Lambert is aware of this. When he was asked after Wednesday night’s practice what improvement he’d like to make in his game, he repeated a mantra from Brian Schottenheimer: Putting together “streaks of completions,” which Lambert acknowledged he hasn’t been able to do the past two weeks in losses to Alabama and Tennessee.
“If we get a completion, get the ball in our guy’s hands, they always have a chance to make something happen,” Lambert said. “Whether it’s a check-down or just going through your progression or a deep ball. Just any completion.”
“Greyson and I have talked: He’s gotta throw more completions,” Schottenheimer said.
Lambert’s completion percentage this season has varied greatly: He set the NCAA record by going 24-for-25 against South Carolina, and a week later was 9-for-10 against Southern. But against Alabama he was 10-for-24, and at Tennessee he was 15-for-34. Overall this season his percentage stands at 62.1, which is middle-of-the-pack in the SEC.
The record-breaking game against South Carolina started with Schottenheimer calling, and Lambert completing, some high-percentage shorter passes. His confidence grew and he started completing more difficult passes. But Lambert said a hot start isn’t necessarily the key; at Tennessee he started slow but got hot in the second half, throwing some very good deep balls.
“The South Carolina game was everybody, the whole 11, doing their job. And we just executed. Coach Schotty put us in great positions to execute,” Lambert said. “It all just depends on everyone, and how we’re moving along as an offense. I don’t think throwing two incompletions is going to ruin my confidence at all.”
Schottenheimer echoed Lambert, saying it doesn’t mean simply calling high-percentage plays.
“One of the things that jumps out at us is his ability to throw the deep ball.
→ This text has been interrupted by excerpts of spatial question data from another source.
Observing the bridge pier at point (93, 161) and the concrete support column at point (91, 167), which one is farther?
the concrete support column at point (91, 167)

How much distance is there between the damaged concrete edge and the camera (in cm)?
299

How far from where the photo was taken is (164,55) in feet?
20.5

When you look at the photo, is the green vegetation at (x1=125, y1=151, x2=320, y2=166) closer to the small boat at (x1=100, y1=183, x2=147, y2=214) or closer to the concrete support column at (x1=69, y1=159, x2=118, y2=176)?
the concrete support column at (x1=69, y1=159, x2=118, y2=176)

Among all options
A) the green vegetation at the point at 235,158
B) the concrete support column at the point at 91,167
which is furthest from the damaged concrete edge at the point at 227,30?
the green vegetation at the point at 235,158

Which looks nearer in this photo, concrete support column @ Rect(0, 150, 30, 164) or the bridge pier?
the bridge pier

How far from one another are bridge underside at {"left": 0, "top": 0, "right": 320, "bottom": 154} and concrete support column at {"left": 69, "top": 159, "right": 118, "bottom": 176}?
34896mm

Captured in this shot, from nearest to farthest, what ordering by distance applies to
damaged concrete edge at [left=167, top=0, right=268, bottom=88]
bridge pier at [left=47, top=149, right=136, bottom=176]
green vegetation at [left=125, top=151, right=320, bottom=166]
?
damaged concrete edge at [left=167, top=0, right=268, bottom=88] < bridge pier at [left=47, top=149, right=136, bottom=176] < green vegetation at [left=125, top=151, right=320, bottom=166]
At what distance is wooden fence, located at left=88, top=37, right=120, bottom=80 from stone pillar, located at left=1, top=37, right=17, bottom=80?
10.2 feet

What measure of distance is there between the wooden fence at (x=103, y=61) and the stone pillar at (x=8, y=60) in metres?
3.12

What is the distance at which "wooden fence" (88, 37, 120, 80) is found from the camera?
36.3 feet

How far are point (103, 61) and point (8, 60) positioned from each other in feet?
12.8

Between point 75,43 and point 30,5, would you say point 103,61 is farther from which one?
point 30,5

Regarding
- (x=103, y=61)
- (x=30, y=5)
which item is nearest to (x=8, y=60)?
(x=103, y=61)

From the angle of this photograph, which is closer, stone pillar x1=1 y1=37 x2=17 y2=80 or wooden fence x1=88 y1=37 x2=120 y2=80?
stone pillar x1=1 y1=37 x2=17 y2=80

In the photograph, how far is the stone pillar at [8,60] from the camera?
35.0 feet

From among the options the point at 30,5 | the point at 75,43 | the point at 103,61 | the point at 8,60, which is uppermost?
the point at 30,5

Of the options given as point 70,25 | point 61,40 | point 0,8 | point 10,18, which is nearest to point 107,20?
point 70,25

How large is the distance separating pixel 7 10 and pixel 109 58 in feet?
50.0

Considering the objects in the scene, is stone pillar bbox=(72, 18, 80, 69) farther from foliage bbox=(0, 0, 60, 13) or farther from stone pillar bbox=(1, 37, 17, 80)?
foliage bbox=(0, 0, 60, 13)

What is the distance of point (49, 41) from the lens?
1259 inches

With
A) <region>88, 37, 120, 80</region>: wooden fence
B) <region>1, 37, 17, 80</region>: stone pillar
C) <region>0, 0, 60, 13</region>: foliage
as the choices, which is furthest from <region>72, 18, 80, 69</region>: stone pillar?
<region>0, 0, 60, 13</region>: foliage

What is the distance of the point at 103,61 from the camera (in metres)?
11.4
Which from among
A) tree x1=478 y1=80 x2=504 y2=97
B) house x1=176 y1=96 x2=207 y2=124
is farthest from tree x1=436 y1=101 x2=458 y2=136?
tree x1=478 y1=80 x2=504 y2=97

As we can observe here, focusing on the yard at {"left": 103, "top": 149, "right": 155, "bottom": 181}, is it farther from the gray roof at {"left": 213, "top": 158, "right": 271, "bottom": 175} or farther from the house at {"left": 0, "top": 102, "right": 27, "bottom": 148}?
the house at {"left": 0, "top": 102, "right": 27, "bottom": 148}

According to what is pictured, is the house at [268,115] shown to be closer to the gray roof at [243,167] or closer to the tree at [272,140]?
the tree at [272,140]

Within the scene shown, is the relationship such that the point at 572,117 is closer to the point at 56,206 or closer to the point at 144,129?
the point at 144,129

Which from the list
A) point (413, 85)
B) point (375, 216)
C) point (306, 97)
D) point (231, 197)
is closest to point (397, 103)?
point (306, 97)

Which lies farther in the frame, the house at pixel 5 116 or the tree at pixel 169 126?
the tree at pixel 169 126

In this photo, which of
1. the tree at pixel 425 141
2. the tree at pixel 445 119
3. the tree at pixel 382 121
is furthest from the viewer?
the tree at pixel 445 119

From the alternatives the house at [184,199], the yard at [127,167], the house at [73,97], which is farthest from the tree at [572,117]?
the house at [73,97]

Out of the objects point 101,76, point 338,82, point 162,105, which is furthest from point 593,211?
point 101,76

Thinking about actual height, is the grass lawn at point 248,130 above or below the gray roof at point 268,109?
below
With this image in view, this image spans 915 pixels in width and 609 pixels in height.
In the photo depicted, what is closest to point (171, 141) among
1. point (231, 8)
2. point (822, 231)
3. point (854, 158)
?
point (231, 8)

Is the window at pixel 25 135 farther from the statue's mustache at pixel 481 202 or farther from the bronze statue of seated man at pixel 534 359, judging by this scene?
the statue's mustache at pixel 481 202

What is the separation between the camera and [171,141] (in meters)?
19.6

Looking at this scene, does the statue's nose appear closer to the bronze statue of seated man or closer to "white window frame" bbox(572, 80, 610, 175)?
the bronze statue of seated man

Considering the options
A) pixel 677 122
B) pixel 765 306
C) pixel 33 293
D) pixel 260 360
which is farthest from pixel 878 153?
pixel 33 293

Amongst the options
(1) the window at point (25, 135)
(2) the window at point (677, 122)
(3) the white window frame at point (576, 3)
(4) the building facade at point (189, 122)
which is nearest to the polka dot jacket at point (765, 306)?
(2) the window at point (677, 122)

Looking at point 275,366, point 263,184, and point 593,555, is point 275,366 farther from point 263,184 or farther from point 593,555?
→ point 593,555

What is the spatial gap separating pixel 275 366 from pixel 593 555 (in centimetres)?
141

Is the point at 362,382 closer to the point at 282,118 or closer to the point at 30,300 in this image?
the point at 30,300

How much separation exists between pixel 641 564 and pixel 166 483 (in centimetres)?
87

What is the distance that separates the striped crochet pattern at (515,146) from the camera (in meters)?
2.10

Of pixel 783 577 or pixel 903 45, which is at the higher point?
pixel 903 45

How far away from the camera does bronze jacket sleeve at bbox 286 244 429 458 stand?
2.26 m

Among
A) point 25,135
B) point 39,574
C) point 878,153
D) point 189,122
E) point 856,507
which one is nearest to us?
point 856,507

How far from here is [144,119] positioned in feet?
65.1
Even a couple that he missed were right close. He had a chance,” Schottenheimer said. “I think he felt good (at Tennessee), he moved well in the pocket. I think he can use that as momentum. I think he got in a groove in that game. He’s had a good week of practice this week. We just want to keep him consistent, and get him off to good starts. I was proud of the way he played in the second half.”
Georgia’s pass offense is also heavily predicated on going through what are called progressions, checking down to find an open receiver. Asked how often he goes to his second or third option, Lambert answered: “Unless the ball’s coming out of my hand really soon, it’s going to the second or third guy.”
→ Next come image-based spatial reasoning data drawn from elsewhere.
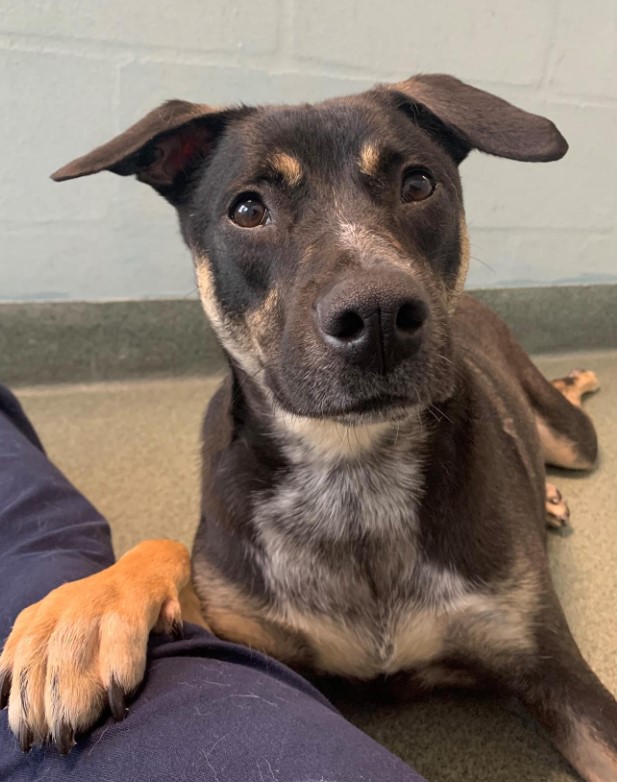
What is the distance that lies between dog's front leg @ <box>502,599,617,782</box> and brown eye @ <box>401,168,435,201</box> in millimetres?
867

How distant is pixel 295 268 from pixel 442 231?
12.8 inches

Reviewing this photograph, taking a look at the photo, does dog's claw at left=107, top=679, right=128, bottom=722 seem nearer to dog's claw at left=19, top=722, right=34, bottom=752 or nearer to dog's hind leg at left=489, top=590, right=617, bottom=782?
dog's claw at left=19, top=722, right=34, bottom=752

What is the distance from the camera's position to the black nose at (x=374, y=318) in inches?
39.1

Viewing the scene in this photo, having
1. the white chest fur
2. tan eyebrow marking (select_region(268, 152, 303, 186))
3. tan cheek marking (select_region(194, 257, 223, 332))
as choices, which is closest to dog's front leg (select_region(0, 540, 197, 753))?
the white chest fur

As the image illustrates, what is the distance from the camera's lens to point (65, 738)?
1.03 m

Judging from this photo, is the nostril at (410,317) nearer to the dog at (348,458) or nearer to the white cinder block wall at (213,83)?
the dog at (348,458)

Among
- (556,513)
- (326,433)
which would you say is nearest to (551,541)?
(556,513)

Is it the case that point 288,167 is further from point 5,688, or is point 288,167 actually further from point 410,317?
point 5,688

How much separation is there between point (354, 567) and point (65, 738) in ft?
2.04

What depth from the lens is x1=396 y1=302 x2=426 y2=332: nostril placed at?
Answer: 102 cm

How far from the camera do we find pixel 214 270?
141cm

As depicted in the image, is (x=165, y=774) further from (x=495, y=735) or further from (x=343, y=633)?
(x=495, y=735)

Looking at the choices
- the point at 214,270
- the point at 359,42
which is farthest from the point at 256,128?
the point at 359,42

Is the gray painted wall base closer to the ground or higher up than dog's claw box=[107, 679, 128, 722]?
closer to the ground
Lambert, a junior in his first year at Georgia, said he has a simple outlook.
“When things are going really well it’s everybody. When things are going bad it’s me,” Lambert said. “That’s how I like to put it. Because those guys are laying it all on the line and if I don’t get them the ball that’s definitely on me. When it comes to the offense, I’m the one that touches the ball every play.”